WHAT YOU SHOULD DO | Check every line of the data below for the string "camera", and copy the ones that hold it.
Start of Block
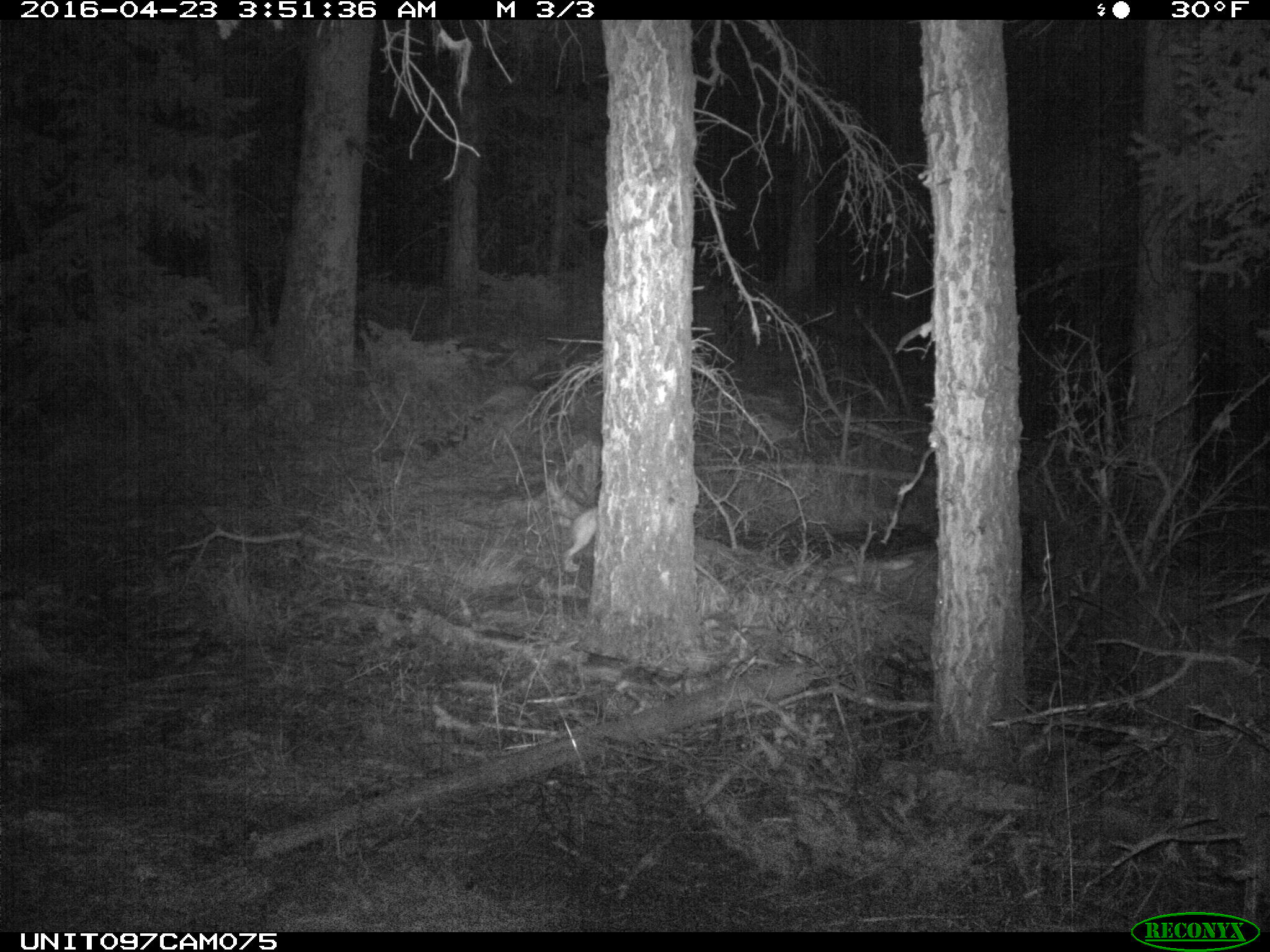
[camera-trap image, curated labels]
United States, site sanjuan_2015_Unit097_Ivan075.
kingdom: Animalia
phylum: Chordata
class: Mammalia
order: Lagomorpha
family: Leporidae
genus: Lepus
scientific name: Lepus americanus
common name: snowshoe hare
Lepus americanus (snowshoe hare).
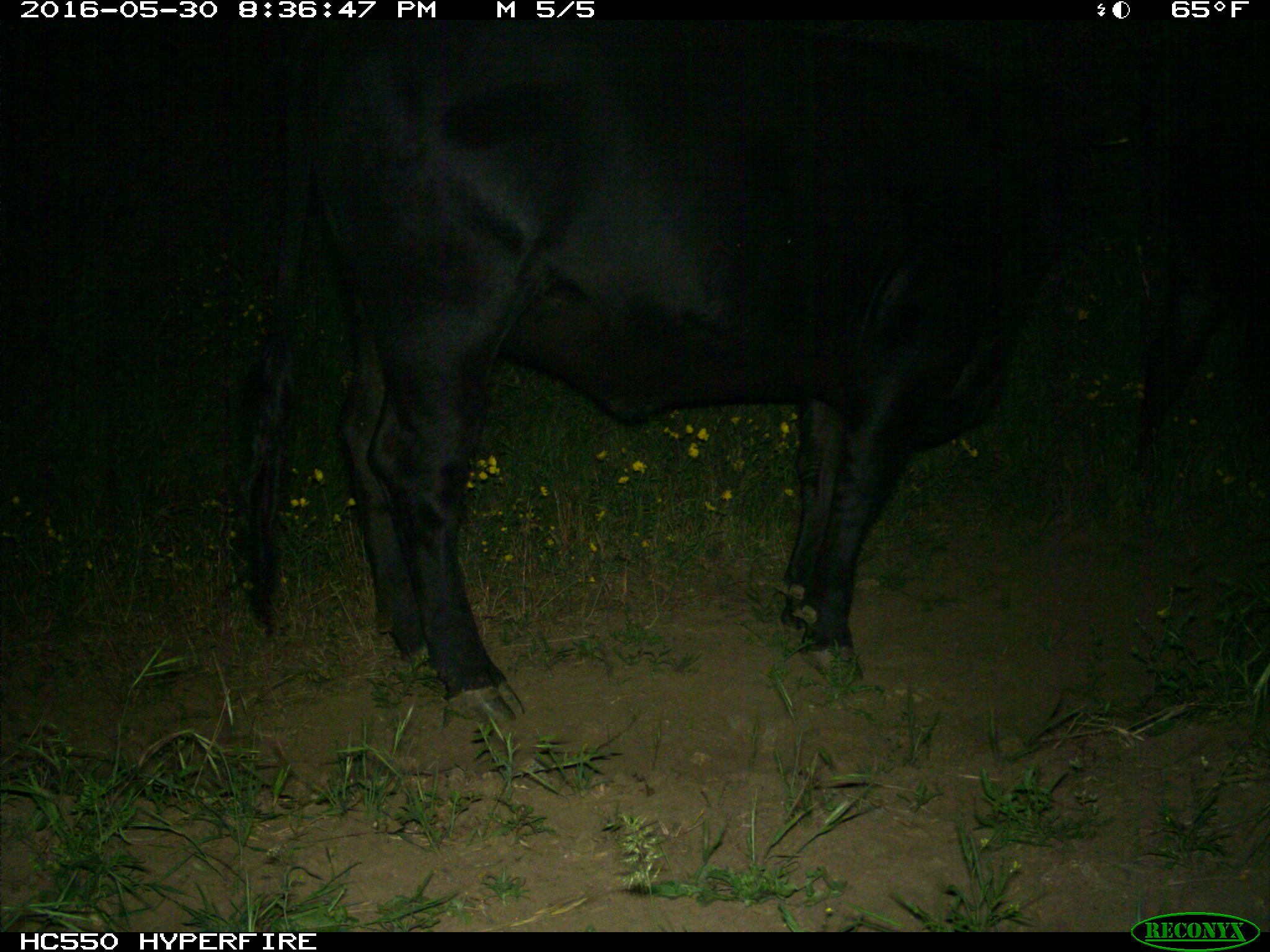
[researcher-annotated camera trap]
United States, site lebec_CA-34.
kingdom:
End of Block
OUTPUT |
[camera-trap image, curated labels]
[researcher-annotated camera trap]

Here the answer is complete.